>> Start INFORMATION PROVIDED

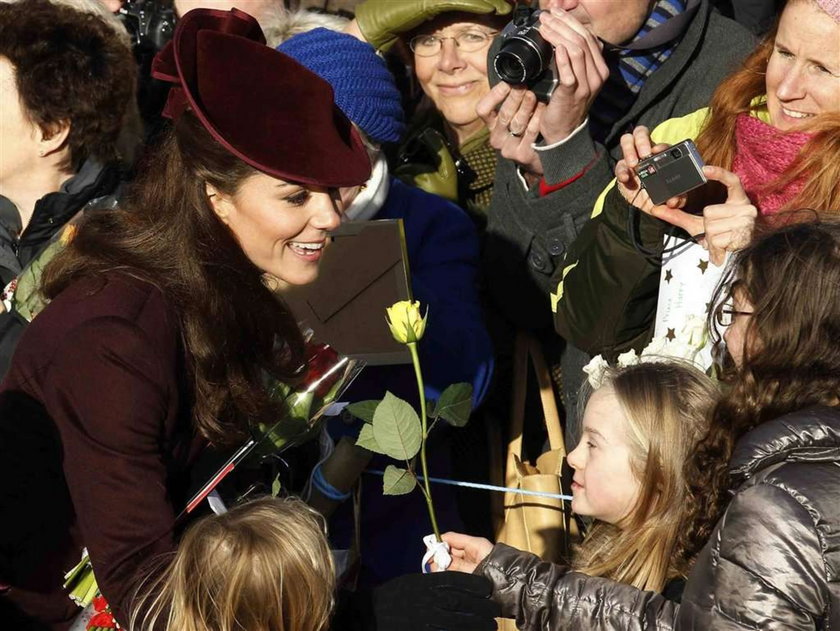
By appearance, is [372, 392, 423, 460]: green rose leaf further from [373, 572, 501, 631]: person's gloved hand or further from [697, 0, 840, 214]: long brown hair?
[697, 0, 840, 214]: long brown hair

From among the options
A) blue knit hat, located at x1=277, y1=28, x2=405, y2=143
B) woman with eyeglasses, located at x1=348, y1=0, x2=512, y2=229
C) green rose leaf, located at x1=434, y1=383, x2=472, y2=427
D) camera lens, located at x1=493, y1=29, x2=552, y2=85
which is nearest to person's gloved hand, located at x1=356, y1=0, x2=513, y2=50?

>> End INFORMATION PROVIDED

### GOAL
Please give every line of the records above as a numbered list, skipping blank lines and leaving out the pictures.

### TASK RESPONSE
1. By appearance, is [372, 392, 423, 460]: green rose leaf further from [373, 572, 501, 631]: person's gloved hand or further from [697, 0, 840, 214]: long brown hair?
2. [697, 0, 840, 214]: long brown hair
3. From among the options
4. A) blue knit hat, located at x1=277, y1=28, x2=405, y2=143
5. B) woman with eyeglasses, located at x1=348, y1=0, x2=512, y2=229
6. C) green rose leaf, located at x1=434, y1=383, x2=472, y2=427
7. D) camera lens, located at x1=493, y1=29, x2=552, y2=85
8. which is nearest to person's gloved hand, located at x1=356, y1=0, x2=513, y2=50?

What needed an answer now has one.